Thousands of protesters marched in London calling for government action to ease the cost of living crisis.
The TUC, which coordinated hundreds of coaches to bring demonstrators to the capital from across the UK, called for measures including “a decent pay rise for public-sector workers” and a £15 minimum wage.
Union leaders gave speeches in Parliament Square, demanding higher wages, increased taxes on the rich and better working conditions.
They also expressed support for the Rail, Maritime and Transport (RMT) union rail strikes next week.
Onlookers reported a heavy police presence, with around 10 police vans.
Frances O’Grady, general secretary of the TUC, said: “I have seen the transport secretary Grant Shapps has threatened rail workers that they will strike themselves out of a job.
“Well you are wrong Mr Shapps: if you keep stirring, come the next election, you will be out of a job.”
Ms O’Grady added: “Let me say this to Boris Johnson: don’t you dare shift the blame for inflation on to working people.
“Don’t you dare, not after a decade of austerity, privatisation and pay cuts. Don’t you dare tell working families we have to put up with more pain.
“What about bankers’ bonuses? What about the boardroom raking it in? What about corporate profits? It is time to raise taxes on wealth, not workers.”
Protester Ben Robinson, who works for a housing charity in south London, said: “We’ve got residents who are coming into our offices who are choosing between feeding their own kids, not themselves, their own kids, and paying rent and heating, and that is just not a choice that anyone should have to face in the fourth-biggest economy in the world.
“And the growing disparity between the very richest in society and the other 99 per cent of people who just don’t have enough to get by.”
Frankie Brown, 24, a teacher, said: “Every day I have got kids in my class who are going home to homes where they don’t have enough to eat.”
The TUC says research suggests workers have lost almost £20,000 since 2008 because pay has not kept pace with inflation.
But the government on Saturday warned workers cannot expect pay rises to keep up with the soaring cost of living.

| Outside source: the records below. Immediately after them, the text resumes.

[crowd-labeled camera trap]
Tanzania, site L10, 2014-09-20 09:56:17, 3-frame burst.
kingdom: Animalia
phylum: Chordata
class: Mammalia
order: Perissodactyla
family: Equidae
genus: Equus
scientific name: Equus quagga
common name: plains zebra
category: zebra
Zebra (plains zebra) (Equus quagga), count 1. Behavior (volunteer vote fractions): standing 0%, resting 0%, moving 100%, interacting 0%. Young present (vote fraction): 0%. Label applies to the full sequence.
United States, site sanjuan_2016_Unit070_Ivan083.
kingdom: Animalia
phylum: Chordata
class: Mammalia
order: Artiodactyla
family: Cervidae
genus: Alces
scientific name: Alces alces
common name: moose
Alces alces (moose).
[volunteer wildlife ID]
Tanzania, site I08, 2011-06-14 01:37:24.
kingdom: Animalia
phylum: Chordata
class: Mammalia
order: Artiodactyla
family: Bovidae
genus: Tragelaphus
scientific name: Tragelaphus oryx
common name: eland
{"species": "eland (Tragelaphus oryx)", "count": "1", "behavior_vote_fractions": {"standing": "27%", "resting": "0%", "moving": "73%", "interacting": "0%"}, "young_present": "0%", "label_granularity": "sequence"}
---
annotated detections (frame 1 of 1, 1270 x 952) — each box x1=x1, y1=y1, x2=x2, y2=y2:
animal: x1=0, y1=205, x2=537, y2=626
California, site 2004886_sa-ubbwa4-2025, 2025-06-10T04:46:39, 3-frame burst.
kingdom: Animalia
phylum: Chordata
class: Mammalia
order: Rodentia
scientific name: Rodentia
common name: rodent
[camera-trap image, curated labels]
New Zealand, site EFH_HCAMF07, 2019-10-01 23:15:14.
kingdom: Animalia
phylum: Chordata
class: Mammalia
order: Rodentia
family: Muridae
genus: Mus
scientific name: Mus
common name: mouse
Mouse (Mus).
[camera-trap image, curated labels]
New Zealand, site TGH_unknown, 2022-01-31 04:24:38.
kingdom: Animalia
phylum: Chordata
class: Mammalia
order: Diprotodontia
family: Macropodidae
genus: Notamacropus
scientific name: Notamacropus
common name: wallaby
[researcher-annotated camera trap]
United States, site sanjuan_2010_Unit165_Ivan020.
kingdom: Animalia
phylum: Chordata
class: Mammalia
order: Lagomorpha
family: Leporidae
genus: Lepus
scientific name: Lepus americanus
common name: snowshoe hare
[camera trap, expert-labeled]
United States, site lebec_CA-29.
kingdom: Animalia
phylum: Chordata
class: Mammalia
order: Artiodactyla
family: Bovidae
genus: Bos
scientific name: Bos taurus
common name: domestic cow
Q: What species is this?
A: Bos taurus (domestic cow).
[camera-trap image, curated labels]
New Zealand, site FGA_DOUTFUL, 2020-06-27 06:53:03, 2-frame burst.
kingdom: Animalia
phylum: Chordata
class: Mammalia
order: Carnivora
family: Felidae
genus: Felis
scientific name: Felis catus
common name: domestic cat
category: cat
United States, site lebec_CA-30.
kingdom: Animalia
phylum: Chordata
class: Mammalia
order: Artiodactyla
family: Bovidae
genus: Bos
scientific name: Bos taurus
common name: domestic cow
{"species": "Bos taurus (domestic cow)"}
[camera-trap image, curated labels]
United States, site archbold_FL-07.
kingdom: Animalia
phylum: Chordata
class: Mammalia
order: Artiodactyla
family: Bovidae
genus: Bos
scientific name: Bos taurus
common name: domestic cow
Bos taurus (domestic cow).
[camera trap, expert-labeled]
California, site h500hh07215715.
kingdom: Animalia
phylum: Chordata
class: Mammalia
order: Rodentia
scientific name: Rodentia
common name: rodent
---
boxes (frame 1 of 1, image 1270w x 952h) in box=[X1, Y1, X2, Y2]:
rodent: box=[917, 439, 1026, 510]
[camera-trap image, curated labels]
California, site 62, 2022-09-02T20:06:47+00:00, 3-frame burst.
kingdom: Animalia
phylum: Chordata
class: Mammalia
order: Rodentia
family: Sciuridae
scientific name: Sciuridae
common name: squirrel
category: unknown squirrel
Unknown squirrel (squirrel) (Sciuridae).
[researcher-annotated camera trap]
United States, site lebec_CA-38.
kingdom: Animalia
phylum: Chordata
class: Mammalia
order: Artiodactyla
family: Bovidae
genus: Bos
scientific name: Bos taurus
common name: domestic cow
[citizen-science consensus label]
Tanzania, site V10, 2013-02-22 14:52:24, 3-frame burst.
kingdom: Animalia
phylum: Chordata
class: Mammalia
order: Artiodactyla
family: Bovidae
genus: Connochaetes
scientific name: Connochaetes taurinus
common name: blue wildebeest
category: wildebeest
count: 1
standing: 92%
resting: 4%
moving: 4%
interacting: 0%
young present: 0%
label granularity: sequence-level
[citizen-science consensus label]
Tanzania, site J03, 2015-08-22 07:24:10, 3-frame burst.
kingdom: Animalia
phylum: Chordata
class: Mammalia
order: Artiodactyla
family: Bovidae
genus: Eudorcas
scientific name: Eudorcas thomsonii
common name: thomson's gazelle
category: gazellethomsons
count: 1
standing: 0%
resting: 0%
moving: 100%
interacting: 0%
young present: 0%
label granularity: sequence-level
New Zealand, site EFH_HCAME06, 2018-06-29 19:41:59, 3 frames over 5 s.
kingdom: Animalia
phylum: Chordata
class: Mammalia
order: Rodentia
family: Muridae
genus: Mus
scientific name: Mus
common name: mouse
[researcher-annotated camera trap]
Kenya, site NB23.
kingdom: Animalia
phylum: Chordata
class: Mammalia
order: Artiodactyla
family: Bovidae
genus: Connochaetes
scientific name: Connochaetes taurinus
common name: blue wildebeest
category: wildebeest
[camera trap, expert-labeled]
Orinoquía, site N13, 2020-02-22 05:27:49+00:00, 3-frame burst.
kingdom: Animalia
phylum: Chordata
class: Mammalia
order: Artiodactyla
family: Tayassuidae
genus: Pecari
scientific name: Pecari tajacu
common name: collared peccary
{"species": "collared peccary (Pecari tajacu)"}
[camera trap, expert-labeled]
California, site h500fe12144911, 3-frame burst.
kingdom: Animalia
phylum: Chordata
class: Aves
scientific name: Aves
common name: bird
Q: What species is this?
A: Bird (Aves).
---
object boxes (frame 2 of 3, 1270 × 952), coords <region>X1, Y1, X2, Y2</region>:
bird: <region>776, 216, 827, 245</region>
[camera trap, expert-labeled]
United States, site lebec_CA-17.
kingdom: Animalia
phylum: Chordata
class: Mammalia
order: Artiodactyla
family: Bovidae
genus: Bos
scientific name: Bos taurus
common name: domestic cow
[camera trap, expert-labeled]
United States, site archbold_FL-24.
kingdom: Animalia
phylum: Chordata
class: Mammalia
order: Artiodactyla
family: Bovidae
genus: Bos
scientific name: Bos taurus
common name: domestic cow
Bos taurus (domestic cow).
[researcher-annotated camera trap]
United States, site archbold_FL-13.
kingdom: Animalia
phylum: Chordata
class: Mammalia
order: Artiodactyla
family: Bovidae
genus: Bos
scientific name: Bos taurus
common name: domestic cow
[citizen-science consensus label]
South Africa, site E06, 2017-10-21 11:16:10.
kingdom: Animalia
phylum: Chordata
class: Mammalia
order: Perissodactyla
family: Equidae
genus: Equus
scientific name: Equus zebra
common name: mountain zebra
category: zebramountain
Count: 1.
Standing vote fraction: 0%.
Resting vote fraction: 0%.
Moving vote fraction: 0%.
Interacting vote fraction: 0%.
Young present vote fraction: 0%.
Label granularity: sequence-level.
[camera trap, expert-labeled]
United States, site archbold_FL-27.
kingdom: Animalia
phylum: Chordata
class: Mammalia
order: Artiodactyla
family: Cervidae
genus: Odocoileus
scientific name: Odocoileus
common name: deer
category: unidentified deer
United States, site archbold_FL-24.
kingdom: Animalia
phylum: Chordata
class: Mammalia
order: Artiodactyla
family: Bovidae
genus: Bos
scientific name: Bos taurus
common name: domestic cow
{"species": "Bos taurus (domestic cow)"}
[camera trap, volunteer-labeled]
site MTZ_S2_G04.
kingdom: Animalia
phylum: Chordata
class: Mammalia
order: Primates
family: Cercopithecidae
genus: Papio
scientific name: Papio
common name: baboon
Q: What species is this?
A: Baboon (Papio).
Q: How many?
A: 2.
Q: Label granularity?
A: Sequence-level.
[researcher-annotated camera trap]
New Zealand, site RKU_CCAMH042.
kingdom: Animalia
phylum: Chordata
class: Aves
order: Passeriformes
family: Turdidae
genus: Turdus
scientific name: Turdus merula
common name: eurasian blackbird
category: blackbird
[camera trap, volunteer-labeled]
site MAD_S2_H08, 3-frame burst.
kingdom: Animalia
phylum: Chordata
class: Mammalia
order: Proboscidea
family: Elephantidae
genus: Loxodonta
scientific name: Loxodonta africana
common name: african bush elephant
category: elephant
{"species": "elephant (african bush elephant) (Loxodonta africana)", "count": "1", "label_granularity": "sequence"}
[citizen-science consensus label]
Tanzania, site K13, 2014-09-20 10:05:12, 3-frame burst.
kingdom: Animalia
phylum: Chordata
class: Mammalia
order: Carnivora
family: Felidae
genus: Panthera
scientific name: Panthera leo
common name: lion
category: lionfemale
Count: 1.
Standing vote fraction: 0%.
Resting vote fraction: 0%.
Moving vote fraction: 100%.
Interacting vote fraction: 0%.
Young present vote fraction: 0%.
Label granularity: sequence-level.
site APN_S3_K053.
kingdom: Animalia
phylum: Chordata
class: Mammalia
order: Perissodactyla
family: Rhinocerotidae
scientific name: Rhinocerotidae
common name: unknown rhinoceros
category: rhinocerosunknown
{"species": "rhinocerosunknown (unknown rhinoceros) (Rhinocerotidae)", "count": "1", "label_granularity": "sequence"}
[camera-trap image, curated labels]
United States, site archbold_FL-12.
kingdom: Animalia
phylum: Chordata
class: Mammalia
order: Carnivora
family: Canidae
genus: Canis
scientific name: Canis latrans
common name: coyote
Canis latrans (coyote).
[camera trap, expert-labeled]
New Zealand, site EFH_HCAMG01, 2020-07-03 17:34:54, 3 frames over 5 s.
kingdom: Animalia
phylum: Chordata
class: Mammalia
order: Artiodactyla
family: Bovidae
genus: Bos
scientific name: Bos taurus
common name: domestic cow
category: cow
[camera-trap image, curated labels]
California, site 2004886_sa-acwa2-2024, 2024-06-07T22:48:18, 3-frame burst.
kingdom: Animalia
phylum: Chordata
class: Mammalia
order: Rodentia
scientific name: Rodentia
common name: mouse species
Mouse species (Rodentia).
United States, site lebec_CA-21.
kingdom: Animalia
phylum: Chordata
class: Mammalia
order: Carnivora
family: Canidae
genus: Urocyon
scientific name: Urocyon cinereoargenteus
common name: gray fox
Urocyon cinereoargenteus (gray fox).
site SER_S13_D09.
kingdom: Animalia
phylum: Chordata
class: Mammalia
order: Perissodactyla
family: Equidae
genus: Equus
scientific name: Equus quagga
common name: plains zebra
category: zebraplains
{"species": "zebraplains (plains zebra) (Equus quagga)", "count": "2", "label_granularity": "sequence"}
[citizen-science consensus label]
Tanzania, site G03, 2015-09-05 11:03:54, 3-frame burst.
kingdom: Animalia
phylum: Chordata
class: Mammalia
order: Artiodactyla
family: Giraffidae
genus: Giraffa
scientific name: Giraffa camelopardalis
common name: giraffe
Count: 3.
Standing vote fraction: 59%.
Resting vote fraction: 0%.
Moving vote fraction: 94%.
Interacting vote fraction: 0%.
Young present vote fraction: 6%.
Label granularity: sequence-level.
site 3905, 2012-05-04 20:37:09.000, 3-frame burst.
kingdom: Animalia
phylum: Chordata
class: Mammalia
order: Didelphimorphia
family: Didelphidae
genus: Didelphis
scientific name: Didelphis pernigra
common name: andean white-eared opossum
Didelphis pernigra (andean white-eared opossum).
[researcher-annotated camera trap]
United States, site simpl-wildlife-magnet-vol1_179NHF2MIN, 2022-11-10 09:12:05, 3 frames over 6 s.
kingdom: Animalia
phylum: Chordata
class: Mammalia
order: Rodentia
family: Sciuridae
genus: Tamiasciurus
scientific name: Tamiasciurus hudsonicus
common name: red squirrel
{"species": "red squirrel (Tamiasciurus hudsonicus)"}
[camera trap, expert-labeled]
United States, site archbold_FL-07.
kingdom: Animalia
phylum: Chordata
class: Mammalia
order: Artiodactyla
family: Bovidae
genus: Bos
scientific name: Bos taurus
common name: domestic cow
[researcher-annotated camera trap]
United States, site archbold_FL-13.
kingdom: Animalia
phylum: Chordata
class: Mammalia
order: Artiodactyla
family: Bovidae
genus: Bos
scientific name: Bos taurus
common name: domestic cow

Treasury chief secretary Simon Clarke said pay demands which seek to match the rate of inflation risked creating a 1970s-style wage-price spiral, pushing prices in the shops even higher.
The Treasury insisted it had “stepped in to ease the burden” of the cost of living crisis.
A government spokesperson said: “As part of our £37bn support package we’re also saving the typical employee over £330 a year through the imminent national insurance tax cut, are allowing universal credit claimants to keep £1,000 more of what they earn and have made the biggest cut to all fuel duty rates ever.”